* _O que fazer_
[1] Liste todas as siglas que aparecem no texto sobre o erro grosseiro do agente público.
[2] Traduza para o inglês a frase "Este texto oferece uma reflexão sobre a adequação constitucional do artigo 28 da Lindb, em especial a sua compatibilidade com o disposto no artigo 37, § 6º, da CF/1988.", que está no trecho para leitura.

Este texto oferece uma reflexão sobre a adequação constitucional do artigo 28 da Lindb, em especial a sua compatibilidade com o disposto no artigo 37, § 6º, da CF/1988. Outrossim, discute a intepretação que tem prevalecido na jurisprudência do TCU acerca da incidência do erro grosseiro no âmbito da responsabilização administrativa e financeira do agente público.
Eis o que dispõe o artigo 28 da Lindb: “o agente público responderá pessoalmente por suas decisões ou opiniões técnicas em caso de dolo ou erro grosseiro” [1]. Toma-se aqui o conceito de erro grosseiro já tantas vezes mencionado pela jurisprudência do TCU, no sentido de equipará-lo à culpa grave, ou seja, que resulta de grave inobservância do dever de cuidado e zelo com a coisa pública [2].

* _Material de origem_
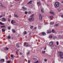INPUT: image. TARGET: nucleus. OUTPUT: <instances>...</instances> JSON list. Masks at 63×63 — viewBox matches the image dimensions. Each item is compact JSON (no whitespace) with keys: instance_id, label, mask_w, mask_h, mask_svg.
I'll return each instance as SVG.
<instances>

* _Respostas por tarefa_
[1] Lindb, CF, TCU

[2] This text offers a reflection on the constitutional adequacy of Article 28 of the Lindb, in particular its compatibility with the provisions of Article 37, § 6, of the CF/1988.